───── Document excerpt ─────
Secretary of State Antony Blinken said on Sunday that Beijing must work with further investigations into the origins of the CCP virus. He added that China’s failure to cooperate was one reason that the World Health Organization’s initial report did not go well.
“China has to cooperate with that,” Bliken told CBS’s “Face the Nation” of the World Health Organization’s (WHO’s) second phase of investigations. “Transparency, access for international experts, information sharing—that has to happen. And again, I think you’re seeing countries coming together to insist on that.”
The secretary of state said the initial report—a phase-one study published by the WHO in March—“had real problems with it, not the least of which was China’s failure to cooperate.”
The report was based on findings by a WHO-led investigation team that conducted groundwork in the Chinese city of Wuhan earlier this year. Wuhan is where the first cluster of COVID-19 cases emerged, after which Chinese authorities linked these cases to a local wet market.
However, Beijing refused to provide raw data on the early COVID-19 cases to the investigation team. Meanwhile, critics have also slammed the WHO investigation as lacking independence, since some team members have ties to the Chinese Communist Party (CCP).
───── Supplied material ─────
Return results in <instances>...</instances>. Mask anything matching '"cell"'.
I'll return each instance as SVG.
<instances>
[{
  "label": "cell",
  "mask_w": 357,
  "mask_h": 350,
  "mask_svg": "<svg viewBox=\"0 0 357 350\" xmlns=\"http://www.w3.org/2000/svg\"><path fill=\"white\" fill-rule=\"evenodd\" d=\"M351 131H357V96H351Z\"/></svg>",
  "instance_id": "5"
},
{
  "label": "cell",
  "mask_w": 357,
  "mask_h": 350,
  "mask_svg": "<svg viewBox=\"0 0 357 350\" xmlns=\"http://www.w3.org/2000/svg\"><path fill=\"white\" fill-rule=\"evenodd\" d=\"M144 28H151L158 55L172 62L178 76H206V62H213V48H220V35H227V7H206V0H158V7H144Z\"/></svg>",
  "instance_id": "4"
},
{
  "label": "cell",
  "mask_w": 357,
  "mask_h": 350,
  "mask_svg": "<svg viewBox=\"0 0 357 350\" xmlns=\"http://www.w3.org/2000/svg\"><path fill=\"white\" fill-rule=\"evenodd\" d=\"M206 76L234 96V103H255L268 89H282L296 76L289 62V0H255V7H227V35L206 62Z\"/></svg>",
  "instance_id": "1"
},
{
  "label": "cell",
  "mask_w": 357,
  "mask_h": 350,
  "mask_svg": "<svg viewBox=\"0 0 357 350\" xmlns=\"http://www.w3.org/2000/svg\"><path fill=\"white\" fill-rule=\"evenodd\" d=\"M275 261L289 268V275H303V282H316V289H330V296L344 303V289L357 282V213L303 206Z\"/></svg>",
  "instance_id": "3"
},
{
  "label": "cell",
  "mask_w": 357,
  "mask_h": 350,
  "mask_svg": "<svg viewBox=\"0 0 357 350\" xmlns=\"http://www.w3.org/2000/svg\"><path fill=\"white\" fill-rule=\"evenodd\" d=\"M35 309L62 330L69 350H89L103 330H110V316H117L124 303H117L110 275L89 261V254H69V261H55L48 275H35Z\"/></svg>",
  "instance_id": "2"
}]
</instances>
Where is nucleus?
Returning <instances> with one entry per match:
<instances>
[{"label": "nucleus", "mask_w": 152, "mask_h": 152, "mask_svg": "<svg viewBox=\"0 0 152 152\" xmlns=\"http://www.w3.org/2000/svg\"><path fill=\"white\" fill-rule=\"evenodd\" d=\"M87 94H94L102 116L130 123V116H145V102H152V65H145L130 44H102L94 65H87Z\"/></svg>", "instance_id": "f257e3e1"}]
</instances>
─────
== Work instruction A ==
Output the passage from the article on Blinken and the WHO investigation, from "Secretary of State Antony" up to and including "not go well.".
== Work instruction B ==
According to the article on Blinken and the WHO investigation, in which city did the WHO-led team conduct groundwork?
== Work instruction C ==
In the article on Blinken and the WHO investigation, which things does Blinken say "has to happen"? List all of them.

== Response box A ==
Secretary of State Antony Blinken said on Sunday that Beijing must work with further investigations into the origins of the CCP virus. He added that China’s failure to cooperate was one reason that the World Health Organization’s initial report did not go well.

== Response box B ==
In the Chinese city of Wuhan.

== Response box C ==
- Transparency
- Access for international experts
- Information sharing